For a decade, betting against rare earths was betting against a slogan. The miners were perennial promises — strategic, critical, the backbone of the energy transition — and perennial disappointments, long on geopolitics and short on profit. In 2025 the slogan finally paid off, and the share prices went vertical.
The catalyst was manufactured in Beijing and Washington, not at the drill bit. China, which controls roughly 90% of the world's rare-earth processing and more than 90% of magnet production, spent 2025 weaponising that grip — restricting magnet exports in April, then in October demanding Chinese sign-off on any magnet containing as little as 0.1% Chinese material. 1 The West answered with cheque-book industrial policy: the Pentagon took a $400 million stake in America's MP Materials and set a ten-year floor of US$110 a kilogram for NdPr, roughly double the prevailing price. 2 ASX rare-earth names tripled and doubled; Lynas climbed more than 200% on the year.
Lynas is the whole basket

Strip the sector back and one name carries it. Shorted's tally of ASIC positions puts the rare-earth short bet near $2 billion — and Lynas, at roughly 10% of its shares on issue, is close to $1.8 billion of it, the rest scattered across Iluka, Arafura and the magnet hopeful Australian Strategic Materials. Lynas short interest has crept up over the past year and now ranks among the ten most-shorted stocks on the exchange. 1
The bears' case is the banks' case in different clothing: a stock priced for perfection. At the height of the run Lynas changed hands at well over 200 times earnings — a multiple that assumes the scarcity premium holds, the Texas and Malaysia plants ramp cleanly, and NdPr stays aloft. Yet Lynas's own realised selling price, around A$85 a kilogram, still sits below the US$110 floor that supposedly underwrites the valuation. 2
You do not need rare earths to fail — you only need the premium to deflate.

The first crack
Then operational reality arrived. Lynas's March-quarter production landed almost a fifth below what analysts expected, with its flagship NdPr output light and revenue short — the first visible gap between the geopolitical story and what actually comes out of the ground. 3 For a stock leaning entirely on execution to justify its multiple, a miss like that is precisely the catalyst the shorts were waiting for.
The two ways it unwinds
A short on Lynas is really a short on a mood.
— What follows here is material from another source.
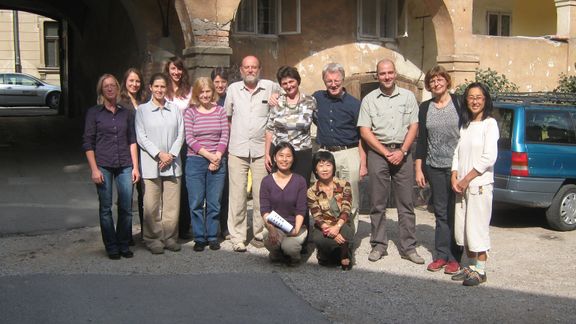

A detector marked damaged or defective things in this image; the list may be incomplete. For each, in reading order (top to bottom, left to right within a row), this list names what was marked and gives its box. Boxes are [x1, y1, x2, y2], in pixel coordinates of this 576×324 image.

peeling plaster wall [472, 35, 568, 91]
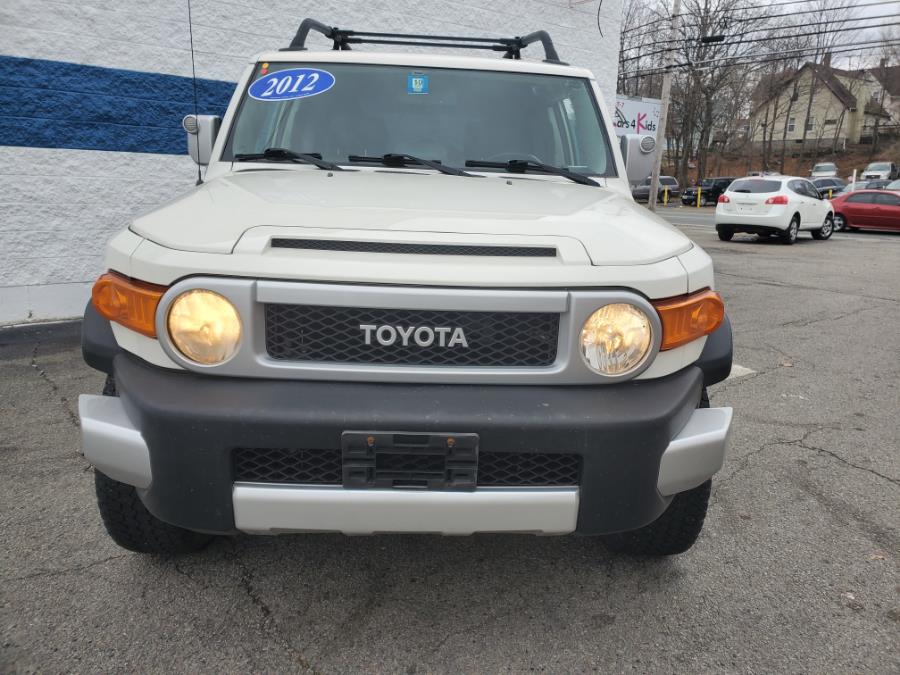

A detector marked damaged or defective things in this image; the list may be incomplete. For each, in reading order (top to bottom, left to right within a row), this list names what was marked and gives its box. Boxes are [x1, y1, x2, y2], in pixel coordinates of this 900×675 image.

crack in asphalt [29, 344, 80, 428]
crack in asphalt [1, 552, 129, 584]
The premium drains the moment China blinks — and late in 2025 Beijing began issuing streamlined "general licences" that loosen the chokehold the whole basket is priced on. 1 The other path is slower: a ramp that slips, a leadership transition that wobbles, an NdPr price that drifts back toward the spot market rather than the headline floor.

Against all that, the bears carry a familiar risk. Price floors are a genuine, contracted tailwind, and short interest above 10% is its own kind of fuel — any fresh escalation out of Beijing could ignite a squeeze as violent as the rally that started it. The rare-earth trade has always moved on headlines. The shorts are betting the next one points the other way.